Required work
Given the listing that follows, report all lines in which the string "Odocoileus" occurs.

Available data
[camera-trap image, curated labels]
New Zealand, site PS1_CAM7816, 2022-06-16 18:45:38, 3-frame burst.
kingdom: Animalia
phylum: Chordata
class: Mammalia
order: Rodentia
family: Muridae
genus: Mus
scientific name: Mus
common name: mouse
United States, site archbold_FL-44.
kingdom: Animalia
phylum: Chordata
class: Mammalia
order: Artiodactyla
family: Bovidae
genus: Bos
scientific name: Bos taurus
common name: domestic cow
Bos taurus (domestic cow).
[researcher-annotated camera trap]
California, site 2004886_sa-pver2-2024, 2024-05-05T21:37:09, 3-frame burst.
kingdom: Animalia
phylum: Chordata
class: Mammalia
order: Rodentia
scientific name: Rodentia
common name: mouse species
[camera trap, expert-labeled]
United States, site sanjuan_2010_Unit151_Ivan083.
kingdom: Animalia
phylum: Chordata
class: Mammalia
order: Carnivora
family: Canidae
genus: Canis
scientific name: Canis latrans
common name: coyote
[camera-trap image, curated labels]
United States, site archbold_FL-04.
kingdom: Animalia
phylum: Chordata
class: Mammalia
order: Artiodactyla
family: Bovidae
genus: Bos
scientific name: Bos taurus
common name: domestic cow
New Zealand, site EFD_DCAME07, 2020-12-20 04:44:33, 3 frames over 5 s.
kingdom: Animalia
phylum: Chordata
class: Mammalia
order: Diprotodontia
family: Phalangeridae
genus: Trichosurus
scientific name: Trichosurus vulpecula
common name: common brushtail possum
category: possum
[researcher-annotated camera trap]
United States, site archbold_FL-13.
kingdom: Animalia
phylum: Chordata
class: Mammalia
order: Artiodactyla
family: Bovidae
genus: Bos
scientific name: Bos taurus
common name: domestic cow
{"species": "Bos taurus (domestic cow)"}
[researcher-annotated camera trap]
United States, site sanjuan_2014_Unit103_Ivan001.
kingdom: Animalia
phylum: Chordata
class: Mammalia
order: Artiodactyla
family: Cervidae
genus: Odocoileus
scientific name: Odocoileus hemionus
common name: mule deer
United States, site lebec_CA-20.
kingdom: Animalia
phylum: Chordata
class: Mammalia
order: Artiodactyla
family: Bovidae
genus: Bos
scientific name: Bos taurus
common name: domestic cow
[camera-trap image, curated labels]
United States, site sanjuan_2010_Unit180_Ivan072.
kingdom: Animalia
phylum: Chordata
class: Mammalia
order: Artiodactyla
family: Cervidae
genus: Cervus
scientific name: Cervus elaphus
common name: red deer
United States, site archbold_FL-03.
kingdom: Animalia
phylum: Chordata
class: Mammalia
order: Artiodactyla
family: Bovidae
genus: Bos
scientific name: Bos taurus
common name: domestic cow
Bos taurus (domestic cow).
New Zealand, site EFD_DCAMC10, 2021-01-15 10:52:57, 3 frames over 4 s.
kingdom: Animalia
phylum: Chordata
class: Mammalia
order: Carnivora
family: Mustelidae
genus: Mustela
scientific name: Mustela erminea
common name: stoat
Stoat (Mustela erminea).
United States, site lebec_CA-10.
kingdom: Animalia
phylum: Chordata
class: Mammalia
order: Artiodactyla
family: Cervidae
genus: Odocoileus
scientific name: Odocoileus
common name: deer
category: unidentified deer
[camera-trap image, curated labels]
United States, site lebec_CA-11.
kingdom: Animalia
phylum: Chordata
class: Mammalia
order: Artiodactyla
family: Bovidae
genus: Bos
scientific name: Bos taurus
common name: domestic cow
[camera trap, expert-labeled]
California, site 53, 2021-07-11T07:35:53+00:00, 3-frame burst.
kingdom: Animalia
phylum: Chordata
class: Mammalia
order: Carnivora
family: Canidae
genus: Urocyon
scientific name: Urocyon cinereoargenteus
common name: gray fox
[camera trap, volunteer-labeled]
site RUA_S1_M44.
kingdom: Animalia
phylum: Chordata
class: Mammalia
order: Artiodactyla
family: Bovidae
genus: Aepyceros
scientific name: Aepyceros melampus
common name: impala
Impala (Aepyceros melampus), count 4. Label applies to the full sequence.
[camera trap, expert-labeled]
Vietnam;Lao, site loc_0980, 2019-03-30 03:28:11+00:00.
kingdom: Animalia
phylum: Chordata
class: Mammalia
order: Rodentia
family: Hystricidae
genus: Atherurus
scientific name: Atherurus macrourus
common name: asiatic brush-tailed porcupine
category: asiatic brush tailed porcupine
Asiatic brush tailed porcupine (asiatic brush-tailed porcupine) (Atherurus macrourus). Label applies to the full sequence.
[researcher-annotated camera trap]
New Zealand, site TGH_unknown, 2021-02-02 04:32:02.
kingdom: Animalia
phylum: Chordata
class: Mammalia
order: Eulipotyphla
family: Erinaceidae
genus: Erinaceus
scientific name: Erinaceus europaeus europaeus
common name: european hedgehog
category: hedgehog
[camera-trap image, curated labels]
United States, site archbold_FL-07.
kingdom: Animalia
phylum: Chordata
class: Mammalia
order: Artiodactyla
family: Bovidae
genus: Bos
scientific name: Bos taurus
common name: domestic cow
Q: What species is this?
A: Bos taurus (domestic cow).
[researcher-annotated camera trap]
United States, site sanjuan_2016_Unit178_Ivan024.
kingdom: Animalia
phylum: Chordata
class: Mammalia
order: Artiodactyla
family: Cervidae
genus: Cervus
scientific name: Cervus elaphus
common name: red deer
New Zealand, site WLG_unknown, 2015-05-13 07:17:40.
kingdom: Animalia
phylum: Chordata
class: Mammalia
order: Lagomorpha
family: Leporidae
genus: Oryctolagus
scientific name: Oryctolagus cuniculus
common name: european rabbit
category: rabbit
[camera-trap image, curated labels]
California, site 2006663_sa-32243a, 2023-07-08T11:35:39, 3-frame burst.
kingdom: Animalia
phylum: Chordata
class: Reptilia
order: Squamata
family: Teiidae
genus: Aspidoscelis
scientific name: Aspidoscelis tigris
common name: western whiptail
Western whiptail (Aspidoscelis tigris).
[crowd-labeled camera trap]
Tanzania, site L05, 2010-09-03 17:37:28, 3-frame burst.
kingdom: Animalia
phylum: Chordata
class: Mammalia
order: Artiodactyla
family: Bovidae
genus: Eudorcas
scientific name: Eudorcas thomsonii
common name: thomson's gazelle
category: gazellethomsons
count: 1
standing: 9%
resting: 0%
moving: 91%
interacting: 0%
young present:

Answer section
genus: Odocoileus
scientific name: Odocoileus hemionus
genus: Odocoileus
scientific name: Odocoileus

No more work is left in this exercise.